Ahead of its UK return on 13th April 2015, Sky Atlantic brought ‘Game of Thrones®: The Exhibition’ exclusively to Sky Backstage at The O2. Lucky enough to get a guest invite I found myself spending Sunday lunch touring the Seven Kingdoms & battling dragons. I even got the opportunity to ascend the Wall as part of The Oculus Rift-powered 4D virtual reality experience, great fun but hard work, emerging victorious we decided we needed to reward ourselves with some serious protein. Fortuitously, high-end Argentinian steak brands Gaucho had an outpost directly opposite Sky studios so off we trooped. A recent addition to their menu was the Gaucho Sunday lunch described as a ‘British roast with an Argentine twist’, decision made then. I would have preferred a plate so that I could pour the lovely rich gravy over the food rather than cut & dunk but I couldn’t fault what was on the board, fluffy Yorkshire, nice selection of veg & the star of the show, perfectly cooked, tender rib-eye steak, a Sunday lunch fit for a King.   

 

The first Sunday in December (2013) coincided with Cambridge’s annual Winter Wordfest.

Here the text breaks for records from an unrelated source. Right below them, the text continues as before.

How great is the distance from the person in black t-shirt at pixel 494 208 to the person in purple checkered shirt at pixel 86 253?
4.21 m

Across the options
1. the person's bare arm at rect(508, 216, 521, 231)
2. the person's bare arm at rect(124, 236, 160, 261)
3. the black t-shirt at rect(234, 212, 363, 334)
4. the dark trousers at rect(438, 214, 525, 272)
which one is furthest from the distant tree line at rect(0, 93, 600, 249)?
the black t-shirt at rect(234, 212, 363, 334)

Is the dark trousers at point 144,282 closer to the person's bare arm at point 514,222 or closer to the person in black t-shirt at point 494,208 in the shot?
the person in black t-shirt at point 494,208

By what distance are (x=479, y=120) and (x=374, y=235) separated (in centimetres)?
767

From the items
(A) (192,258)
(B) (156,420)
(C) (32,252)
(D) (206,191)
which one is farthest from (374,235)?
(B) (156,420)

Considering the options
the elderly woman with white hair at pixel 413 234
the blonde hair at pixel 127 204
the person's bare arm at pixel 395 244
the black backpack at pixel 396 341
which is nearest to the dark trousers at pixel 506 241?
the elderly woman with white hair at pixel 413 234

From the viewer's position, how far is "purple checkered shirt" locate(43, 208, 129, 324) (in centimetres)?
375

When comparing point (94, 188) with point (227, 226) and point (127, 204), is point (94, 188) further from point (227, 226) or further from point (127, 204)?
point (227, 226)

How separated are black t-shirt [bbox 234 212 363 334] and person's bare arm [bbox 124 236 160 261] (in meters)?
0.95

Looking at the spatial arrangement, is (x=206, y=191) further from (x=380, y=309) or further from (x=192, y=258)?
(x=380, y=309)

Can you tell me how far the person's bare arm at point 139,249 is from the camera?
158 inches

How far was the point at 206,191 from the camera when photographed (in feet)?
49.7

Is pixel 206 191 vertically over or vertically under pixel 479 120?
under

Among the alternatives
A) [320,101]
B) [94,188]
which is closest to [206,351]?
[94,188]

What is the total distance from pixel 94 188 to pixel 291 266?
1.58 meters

Our choice of Sunday lunch venue needed to be within an easy walk of the city centre since I was attending several different literary events, at different locations and times. I decided to go for ‘The Cambridge Chop House’, conveniently overlooking King’s Parade. The restaurant is one of four owned by Cambscuisine group (rounding out the roster are ‘The Cock’, ‘St John’s Chop House’ & ‘The Tickell Arms’). Whilst I’d enjoyed meals at the Chop House before, this was my first Sunday lunch. On this occasion I chose the roast pork, a heaped plate arrived with a portion of nicely flavoured pork loin, a good quantity of vegetables, roast potatoes and apple sauce to accompany it. To follow I had the chocolate bread and butter pudding with marmalade crust and custard. Both courses were what I’d call hearty fare, enjoyable if not artfully plated. The service was quick yet courteous, comfortable surroundings, convenient location and reasonably priced. A good city centre option for Cambridge.